● **GOALS**
**a.** Answer these questions about the scheduler patch thread below:
(i) When a task_group has no running tasks, what does the proposed change set its load average to?
(ii) In step 4 of the test, how many CPUs are scaled up to from the host side?
(iii) Which kernel version did Imran Khan start testing with?
**b.** Continue the scheduler patch thread below, picking up right after its last sentence.

Subject: Re: [RFC PATCH] sched: fair: reset task_group.load_avg when there are no running tasks.

Hello Vincent,

On 20/12/2023 5:49 am, Vincent Guittot wrote:
> Hi Imram,
>
> On Tue, 19 Dec 2023 at 07:42, Imran Khan <[email protected]> wrote:
>>
>> Hello Vincent,
>>
>>
>> On 15/12/2023 8:59 pm, Imran Khan wrote:
>>> Hello Vincent,
>>> Thanks a lot for having a look and getting back.
>>>
>>> On 15/12/2023 7:11 pm, Vincent Guittot wrote:
>>>> On Fri, 15 Dec 2023 at 06:27, Imran Khan <[email protected]> wrote:
>>>>>
>>>>> It has been found that sometimes a task_group has some residual
>>>>> load_avg even though the load average at each of its owned queues
>>>>> i.e task_group.cfs_rq[cpu].avg.load_avg and task_group.cfs_rq[cpu].
>>>>> tg_load_avg_contrib have become 0 for a long time.
>>>>> Under this scenario if another task starts running in this task_group,
>>>>> it does not get proper time share on CPU since pre-existing
>>>>> load average of task group inversely impacts the new task's CPU share
>>>>> on each CPU.
>>>>>
>>>>> This change looks for the condition when a task_group has no running
>>>>> tasks and sets the task_group's load average to 0 in such cases, so
>>>>> that tasks that run in future under this task_group get the CPU time
>>>>> in accordance with the current load.
>>>>>
>>>>> Signed-off-by: Imran Khan <[email protected]>
>>>>> ---
>>>>>
>>>>
>>>> [...]
>>>>
>>>>>
>>>>> 4. Now move systemd-udevd to one of these test groups, say test_group_1, and
>>>>> perform scale up to 124 CPUs followed by scale down back to 4 CPUs from the
>>>>> host side.
>>>>
>>>> Could it be the root cause of your problem ?
>>>>
>>>> The cfs_rq->tg_load_avg_contrib of the 120 CPUs that have been plugged
>>>> then unplugged, have not been correctly removed from tg->load_avg. If
>>>> the cfs_rq->tg_load_avg_contrib of the 4 remaining CPUs is 0 then
>>>> tg->load_avg should be 0 too.
>>>>
>>> Agree and this was my understanding as well. The issue only happens
>>> with large number of CPUs. For example if I go from 4 to 8 and back to
>>> 4 , the issue does not happen and even if it happens the residual load
>>> avg is very little.
>>>
>>>> Could you track that the cfs_rq->tg_load_avg_contrib is correctly
>>>> removed from tg->load_avg when you unplug the CPUs ? I can easily
>>>> imagine that the rate limit can skip some update of tg- >load_avg
>>>> while offlining the cpu
>>>>
>>>
>>> I will try to trace it but just so you know this issue is happening on other
>>> kernel versions (which don't have rate limit feature) as well. I started
>>> with v4.14.x but have tested and found it on v5.4.x and v5.15.x as well.

(Dataset entries)
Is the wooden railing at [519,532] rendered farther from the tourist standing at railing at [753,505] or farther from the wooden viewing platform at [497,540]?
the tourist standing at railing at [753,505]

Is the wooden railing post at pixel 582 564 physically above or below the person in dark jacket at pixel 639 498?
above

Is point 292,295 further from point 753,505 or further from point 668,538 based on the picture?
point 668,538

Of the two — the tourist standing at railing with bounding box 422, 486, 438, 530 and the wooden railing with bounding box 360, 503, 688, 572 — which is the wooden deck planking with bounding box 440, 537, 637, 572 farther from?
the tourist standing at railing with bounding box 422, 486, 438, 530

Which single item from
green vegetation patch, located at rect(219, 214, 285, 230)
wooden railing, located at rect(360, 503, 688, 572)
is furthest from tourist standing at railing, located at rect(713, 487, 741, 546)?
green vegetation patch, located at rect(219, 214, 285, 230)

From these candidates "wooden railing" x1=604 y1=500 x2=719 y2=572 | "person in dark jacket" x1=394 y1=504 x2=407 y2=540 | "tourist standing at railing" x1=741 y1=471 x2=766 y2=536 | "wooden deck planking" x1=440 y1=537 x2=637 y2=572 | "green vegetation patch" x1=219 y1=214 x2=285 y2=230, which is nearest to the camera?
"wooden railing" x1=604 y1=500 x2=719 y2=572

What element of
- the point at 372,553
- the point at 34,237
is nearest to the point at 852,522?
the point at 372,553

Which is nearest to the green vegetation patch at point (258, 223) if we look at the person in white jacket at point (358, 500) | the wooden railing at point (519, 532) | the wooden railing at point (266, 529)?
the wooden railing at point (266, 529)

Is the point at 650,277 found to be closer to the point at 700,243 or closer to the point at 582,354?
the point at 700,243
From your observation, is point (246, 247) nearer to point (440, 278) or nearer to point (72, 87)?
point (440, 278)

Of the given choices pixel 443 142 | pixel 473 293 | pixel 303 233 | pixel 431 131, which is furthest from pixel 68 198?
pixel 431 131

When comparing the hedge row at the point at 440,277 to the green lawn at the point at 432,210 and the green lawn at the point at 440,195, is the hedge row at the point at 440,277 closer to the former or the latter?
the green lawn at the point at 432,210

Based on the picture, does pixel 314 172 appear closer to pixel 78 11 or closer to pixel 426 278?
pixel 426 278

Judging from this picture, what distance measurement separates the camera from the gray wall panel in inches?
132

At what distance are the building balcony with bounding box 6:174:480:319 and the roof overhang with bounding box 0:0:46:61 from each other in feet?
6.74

● **EXPECTED ANSWERS**
**a.**
(i) 0
(ii) 124 CPUs
(iii) v4.14.x

**b.**
>>>
>> I collected some debug trace to understand the missing load avg
>> context better. From the traces it looks like during scale down,
>> the task_group.cfs_rq[cpu].avg.load_avg is not getting updated
>> properly for CPU(s) being hotplugged out.
>
> Your traces are interesting and I think that
> task_group.cfs_rq[cpu].avg.load_avg is updated correctly but we don't
> call update_tg_load_avg() to reflect that in tg->load_avg.
>
> Could you try the patch below ? It forces the scheduler to clear the
> contribution of all cfs_rq of a CPU that becomes offline.
>
> diff --git a/kernel/sched/fair.c b/kernel/sched/fair.c
> index 466e01b2131f..e5da5eaab6ce 100644
> --- a/kernel/sched/fair.c
> +++ b/kernel/sched/fair.c
> @@ -4087,6 +4087,11 @@ static inline void update_tg_load_avg(struct
> cfs_rq *cfs_rq)
> if (cfs_rq->tg == &root_task_group)
> return;
>
> +
> + /* rq has been offline and doesn't contribute anymore to the share */
> + if (!cpu_active(cpu_of(rq_of(cfs_rq))))
> + return;
> +
> /*
> * For migration heavy workloads, access to tg->load_avg can be
> * unbound. Limit the update rate to at most once per ms.
> @@ -4103,6 +4108,48 @@ static inline void update_tg_load_avg(struct
> cfs_rq *cfs_rq)
> }
> }
>
> +static inline void clear_tg_load_avg(struct cfs_rq *cfs_rq)
> +{
> + long delta;
> + u64 now;
> +
> + /*
> + * No need to update load_avg for root_task_group as it is not used.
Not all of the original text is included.